When proteins fail to function properly, this can cause serious problems in living organisms. To prevent such errors, cells rely on systems that ensure proteins are built accurately. In her project QUALItRNA, Prof. Danny Nedialkova studies how cells maintain the integrity of transfer RNAs (tRNAs) – the molecules that bring amino acids to ribosomes, where proteins are made. The project will examine what happens when this protective system breaks down, and how the resulting errors affect normal cell development. Using advanced sequencing technologies and human stem-cell models, QUALItRNA will explore biological changes that contribute to neurodevelopmental disorders linked to tRNA dysfunction, such as intellectual disability. The long-term goal is to identify where this process becomes vulnerable, opening the door to future therapeutic approaches.

Danny Nedialkova is Professor for Biochemistry of Gene Expression at the TUM School of Natural Sciences and a Max Planck Research Group Leader. Her research was already funded with an ERC Starting Grant in 2018.

Nuclear Magnetic Resonance (NMR) is a fundamental method in chemistry, biology and medicine, but its potential is strongly limited by its well-known poor sensitivity. In NMR-NANOTUBES, Dr. Roberto Rizzato combines quantum technology and nanomaterials to overcome this limitation. He develops boron nitride nanotubes hosting optically active spin qubits, an absolute novelty in today’s quantum technologies. These tubes are so small that many of them can enter a single living cell, enabling spatially resolved NMR measurements at the subcellular level for the first time. The project also explores their use as a room temperature hyperpolarization platform to amplify NMR signals for biomedical applications. This approach opens the way to compact, easy to use devices that could one day operate directly in clinical settings, greatly increasing the accessibility of advanced NMR methods.

Dr. Roberto Rizzato is a physical chemist and researcher at the Professorship of Quantum Sensing at the TUM School of Natural Sciences.

According to current knowledge, around 25 percent of the universe consists of dark matter. Several experiments worldwide are currently attempting to detect the mysterious particles of dark matter.
One of these experiments, DAMA/LIBRA, claims to have detected dark matter. However, this has not yet been confirmed by independent experiments.

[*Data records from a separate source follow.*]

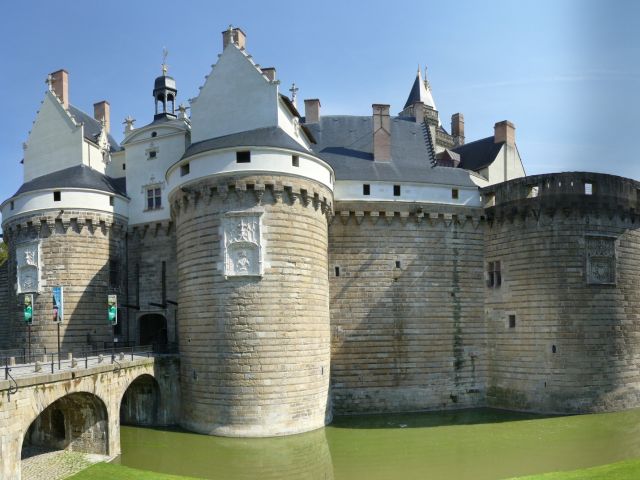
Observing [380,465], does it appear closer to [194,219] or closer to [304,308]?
[304,308]

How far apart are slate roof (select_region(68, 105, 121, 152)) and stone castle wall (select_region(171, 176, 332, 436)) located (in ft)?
37.5

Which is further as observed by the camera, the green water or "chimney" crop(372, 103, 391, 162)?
"chimney" crop(372, 103, 391, 162)

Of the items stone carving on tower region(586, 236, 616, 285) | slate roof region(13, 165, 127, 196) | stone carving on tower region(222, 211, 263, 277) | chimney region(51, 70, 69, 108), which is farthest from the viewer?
chimney region(51, 70, 69, 108)

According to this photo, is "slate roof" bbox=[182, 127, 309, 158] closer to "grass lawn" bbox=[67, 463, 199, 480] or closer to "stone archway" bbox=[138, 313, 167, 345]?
"stone archway" bbox=[138, 313, 167, 345]

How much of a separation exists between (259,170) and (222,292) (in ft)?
17.9

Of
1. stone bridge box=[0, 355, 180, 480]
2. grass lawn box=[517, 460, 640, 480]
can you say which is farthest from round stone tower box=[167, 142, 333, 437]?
grass lawn box=[517, 460, 640, 480]

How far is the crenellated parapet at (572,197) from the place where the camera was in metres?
28.6

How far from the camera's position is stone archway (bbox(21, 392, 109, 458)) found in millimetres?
21172

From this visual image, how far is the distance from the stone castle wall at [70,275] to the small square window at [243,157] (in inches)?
400

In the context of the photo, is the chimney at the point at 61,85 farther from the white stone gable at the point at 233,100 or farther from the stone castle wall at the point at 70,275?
the white stone gable at the point at 233,100

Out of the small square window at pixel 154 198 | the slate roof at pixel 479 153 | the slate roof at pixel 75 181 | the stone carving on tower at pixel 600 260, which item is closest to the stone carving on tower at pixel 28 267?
the slate roof at pixel 75 181

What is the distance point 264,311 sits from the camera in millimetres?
23844

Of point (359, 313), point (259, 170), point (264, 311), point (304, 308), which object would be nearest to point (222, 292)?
point (264, 311)

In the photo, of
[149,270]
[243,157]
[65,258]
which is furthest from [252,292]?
[65,258]
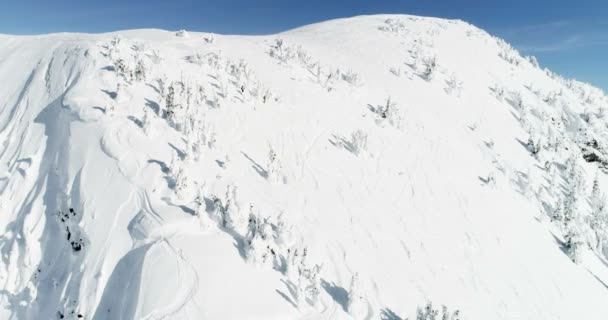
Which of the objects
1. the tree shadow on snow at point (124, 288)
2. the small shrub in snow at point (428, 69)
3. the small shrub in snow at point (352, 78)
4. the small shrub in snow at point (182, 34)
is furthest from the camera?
the small shrub in snow at point (428, 69)

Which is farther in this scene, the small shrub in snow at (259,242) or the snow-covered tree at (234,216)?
the snow-covered tree at (234,216)

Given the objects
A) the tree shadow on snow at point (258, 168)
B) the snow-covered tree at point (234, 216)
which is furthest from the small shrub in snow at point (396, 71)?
the snow-covered tree at point (234, 216)

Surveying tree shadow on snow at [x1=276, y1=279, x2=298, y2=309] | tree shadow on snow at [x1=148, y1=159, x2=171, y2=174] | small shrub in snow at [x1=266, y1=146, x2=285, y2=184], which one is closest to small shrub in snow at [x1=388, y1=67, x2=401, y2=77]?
small shrub in snow at [x1=266, y1=146, x2=285, y2=184]

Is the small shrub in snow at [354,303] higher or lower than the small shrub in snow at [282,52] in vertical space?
lower

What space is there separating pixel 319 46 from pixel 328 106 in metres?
6.65

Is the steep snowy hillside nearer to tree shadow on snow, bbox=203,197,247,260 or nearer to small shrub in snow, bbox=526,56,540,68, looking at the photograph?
tree shadow on snow, bbox=203,197,247,260

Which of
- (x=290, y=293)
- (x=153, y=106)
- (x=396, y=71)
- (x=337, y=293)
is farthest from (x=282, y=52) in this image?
(x=290, y=293)

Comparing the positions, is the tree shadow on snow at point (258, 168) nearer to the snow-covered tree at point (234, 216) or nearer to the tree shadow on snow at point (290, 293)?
the snow-covered tree at point (234, 216)

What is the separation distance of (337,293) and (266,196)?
7.66ft

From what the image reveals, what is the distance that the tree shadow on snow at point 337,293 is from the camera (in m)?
5.39

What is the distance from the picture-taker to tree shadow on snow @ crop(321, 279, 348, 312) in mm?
5391

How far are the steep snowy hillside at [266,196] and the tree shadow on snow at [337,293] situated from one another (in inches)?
1.5

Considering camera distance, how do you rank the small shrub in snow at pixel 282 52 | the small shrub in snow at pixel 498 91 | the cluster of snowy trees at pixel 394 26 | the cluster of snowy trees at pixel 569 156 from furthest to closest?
the cluster of snowy trees at pixel 394 26
the small shrub in snow at pixel 498 91
the small shrub in snow at pixel 282 52
the cluster of snowy trees at pixel 569 156

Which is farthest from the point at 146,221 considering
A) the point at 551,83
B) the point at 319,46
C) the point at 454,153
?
the point at 551,83
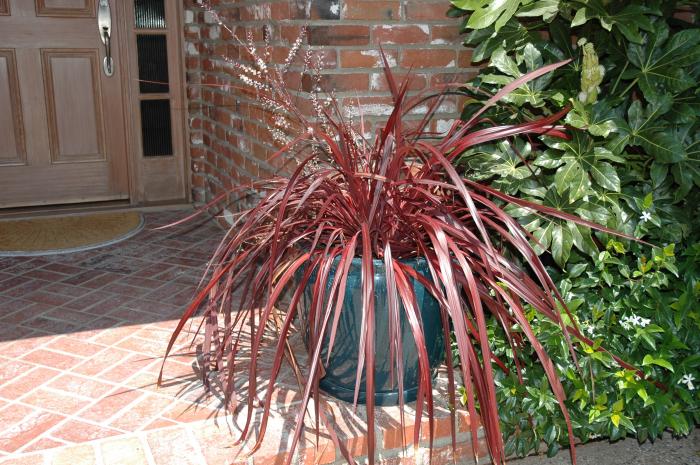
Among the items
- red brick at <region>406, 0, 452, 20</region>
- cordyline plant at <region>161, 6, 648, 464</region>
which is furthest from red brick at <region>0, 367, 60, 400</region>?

With the PIRATES project, Karoline Schäffner and her team want to verify the controversial results. To do this, they are using the same detector material as the original, but are working with significantly more sensitive superconducting quantum sensors – which are to be continuously developed and improved. Their goal is to make production of these sensors reliable and scalable, enabling the production of large sensor arrays in the future. In addition, the group will test novel crystalline materials that could significantly increase the sensitivity of future detectors and thus overcome previous limitations.

Karoline Schäffner is Professor of Experimental Dark Matter and Neutrinos at the TUM School of Natural Sciences and leads a research group on dark matter at the Max Planck Institute for Physics.  She was recently honored in the Max Planck Society's Lise Meitner Excellence Program. Prof. Schäffner is also a principal investigator in the ORIGINS Cluster of Excellence.